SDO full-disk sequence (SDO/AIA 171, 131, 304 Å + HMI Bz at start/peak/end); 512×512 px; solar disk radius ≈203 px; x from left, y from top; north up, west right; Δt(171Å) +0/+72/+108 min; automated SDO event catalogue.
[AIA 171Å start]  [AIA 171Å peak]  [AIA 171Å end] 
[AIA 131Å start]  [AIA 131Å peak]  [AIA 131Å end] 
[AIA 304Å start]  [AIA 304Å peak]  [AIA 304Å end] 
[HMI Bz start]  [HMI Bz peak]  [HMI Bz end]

* * *

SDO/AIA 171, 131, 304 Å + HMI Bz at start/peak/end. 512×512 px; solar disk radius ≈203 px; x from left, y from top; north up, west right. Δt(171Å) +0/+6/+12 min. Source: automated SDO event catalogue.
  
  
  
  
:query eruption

Short exercise: Revise everything from "SDO full-disk sequence" down to "[HMI Bz start]" by putting "maximum" wherever "peak" appears, leaving the rest unchanged, and give back only those lines.

Worked solution:
SDO full-disk sequence (SDO/AIA 171, 131, 304 Å + HMI Bz at start/maximum/end); 512×512 px; solar disk radius ≈203 px; x from left, y from top; north up, west right; Δt(171Å) +0/+72/+108 min; automated SDO event catalogue.
[AIA 171Å start]  [AIA 171Å maximum]  [AIA 171Å end] 
[AIA 131Å start]  [AIA 131Å maximum]  [AIA 131Å end] 
[AIA 304Å start]  [AIA 304Å maximum]  [AIA 304Å end] 
[HMI Bz start]  [HMI Bz maximum]  [HMI Bz end]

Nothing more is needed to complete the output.